→ DATA UNDER STUDY:

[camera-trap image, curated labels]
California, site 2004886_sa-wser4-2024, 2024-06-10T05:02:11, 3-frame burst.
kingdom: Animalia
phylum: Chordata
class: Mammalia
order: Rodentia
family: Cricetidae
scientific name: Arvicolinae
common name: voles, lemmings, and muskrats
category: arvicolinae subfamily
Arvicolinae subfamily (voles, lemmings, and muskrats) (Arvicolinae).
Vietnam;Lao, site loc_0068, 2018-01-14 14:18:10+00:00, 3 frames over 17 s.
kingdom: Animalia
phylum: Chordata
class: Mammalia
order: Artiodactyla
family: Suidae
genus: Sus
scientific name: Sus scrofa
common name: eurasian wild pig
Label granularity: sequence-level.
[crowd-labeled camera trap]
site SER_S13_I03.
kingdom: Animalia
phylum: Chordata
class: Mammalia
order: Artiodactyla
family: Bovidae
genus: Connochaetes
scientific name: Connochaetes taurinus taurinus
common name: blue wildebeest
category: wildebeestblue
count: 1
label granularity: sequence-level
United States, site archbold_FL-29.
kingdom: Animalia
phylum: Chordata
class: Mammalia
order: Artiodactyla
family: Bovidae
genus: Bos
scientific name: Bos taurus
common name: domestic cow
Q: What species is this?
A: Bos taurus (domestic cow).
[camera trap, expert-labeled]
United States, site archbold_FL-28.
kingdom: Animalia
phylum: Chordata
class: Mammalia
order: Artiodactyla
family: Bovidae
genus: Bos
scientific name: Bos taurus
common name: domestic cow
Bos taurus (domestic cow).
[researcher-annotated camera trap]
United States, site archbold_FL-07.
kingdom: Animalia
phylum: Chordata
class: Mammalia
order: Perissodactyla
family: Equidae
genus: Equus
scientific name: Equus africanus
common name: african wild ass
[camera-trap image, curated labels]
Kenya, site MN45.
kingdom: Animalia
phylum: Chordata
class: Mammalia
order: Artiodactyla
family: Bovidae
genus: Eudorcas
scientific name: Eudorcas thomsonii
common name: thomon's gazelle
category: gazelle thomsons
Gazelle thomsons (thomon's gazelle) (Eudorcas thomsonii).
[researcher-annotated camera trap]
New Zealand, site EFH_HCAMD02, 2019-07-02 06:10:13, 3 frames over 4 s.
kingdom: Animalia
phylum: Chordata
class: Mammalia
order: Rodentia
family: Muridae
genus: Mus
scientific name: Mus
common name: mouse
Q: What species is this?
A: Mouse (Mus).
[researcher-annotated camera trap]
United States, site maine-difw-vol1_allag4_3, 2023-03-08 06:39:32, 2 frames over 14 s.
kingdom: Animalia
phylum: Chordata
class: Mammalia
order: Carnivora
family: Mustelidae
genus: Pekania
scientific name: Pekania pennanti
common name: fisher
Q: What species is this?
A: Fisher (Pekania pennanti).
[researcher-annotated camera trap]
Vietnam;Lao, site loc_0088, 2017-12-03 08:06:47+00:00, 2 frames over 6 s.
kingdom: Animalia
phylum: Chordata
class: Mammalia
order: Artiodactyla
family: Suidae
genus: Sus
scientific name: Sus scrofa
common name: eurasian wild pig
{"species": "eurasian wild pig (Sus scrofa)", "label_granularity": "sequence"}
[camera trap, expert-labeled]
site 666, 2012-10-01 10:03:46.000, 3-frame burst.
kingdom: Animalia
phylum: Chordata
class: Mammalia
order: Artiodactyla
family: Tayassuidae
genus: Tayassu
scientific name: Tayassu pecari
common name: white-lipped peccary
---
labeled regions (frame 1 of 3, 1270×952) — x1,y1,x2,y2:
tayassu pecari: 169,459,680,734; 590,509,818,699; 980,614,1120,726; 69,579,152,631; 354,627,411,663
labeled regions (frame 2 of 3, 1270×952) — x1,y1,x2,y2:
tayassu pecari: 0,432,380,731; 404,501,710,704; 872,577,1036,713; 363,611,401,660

→ EXERCISE: Word for word, reproduce the listing above from its start up to and including the line that has "common name: voles, lemmings, and muskrats". Give only those lines.

→ RESULT BELOW:
[camera-trap image, curated labels]
California, site 2004886_sa-wser4-2024, 2024-06-10T05:02:11, 3-frame burst.
kingdom: Animalia
phylum: Chordata
class: Mammalia
order: Rodentia
family: Cricetidae
scientific name: Arvicolinae
common name: voles, lemmings, and muskrats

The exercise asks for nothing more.